THE PROBLEM ▸ Set each record down exactly, excluding all images.
/---
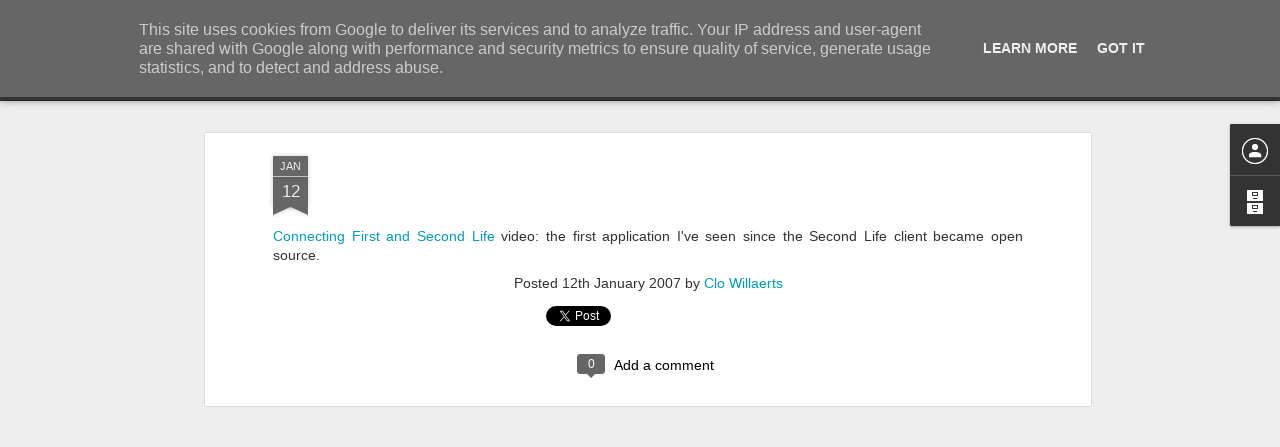

--- FILE ---
content_type: text/javascript; charset=UTF-8
request_url: https://www.bnox.be/?v=0&action=initial&widgetId=Profile1&responseType=js&xssi_token=AOuZoY4M8JKXASzOo_LIHAaiRN6uWTdK-g%3A1769028913804
body_size: 6
content:
try {
_WidgetManager._HandleControllerResult('Profile1', 'initial',{'title': 'About Me', 'team': false, 'showlocation': false, 'occupation': '', 'showoccupation': false, 'aboutme': '', 'showaboutme': true, 'displayname': 'Clo Willaerts', 'profileLogo': '//www.blogger.com/img/logo-16.png', 'hasgoogleprofile': false, 'userUrl': 'https://www.blogger.com/profile/09028563779712426312', 'viewProfileMsg': 'View my complete profile', 'isDisplayable': true});
} catch (e) {
  if (typeof log != 'undefined') {
    log('HandleControllerResult failed: ' + e);
  }
}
\---
WRITTEN RESPONSE ▸
--- FILE ---
content_type: text/javascript; charset=UTF-8
request_url: https://www.bnox.be/?v=0&action=initial&widgetId=Profile1&responseType=js&xssi_token=AOuZoY4M8JKXASzOo_LIHAaiRN6uWTdK-g%3A1769028913804
body_size: 6
content:
try {
_WidgetManager._HandleControllerResult('Profile1', 'initial',{'title': 'About Me', 'team': false, 'showlocation': false, 'occupation': '', 'showoccupation': false, 'aboutme': '', 'showaboutme': true, 'displayname': 'Clo Willaerts', 'profileLogo': '//www.blogger.com/img/logo-16.png', 'hasgoogleprofile': false, 'userUrl': 'https://www.blogger.com/profile/09028563779712426312', 'viewProfileMsg': 'View my complete profile', 'isDisplayable': true});
} catch (e) {
  if (typeof log != 'undefined') {
    log('HandleControllerResult failed: ' + e);
  }
}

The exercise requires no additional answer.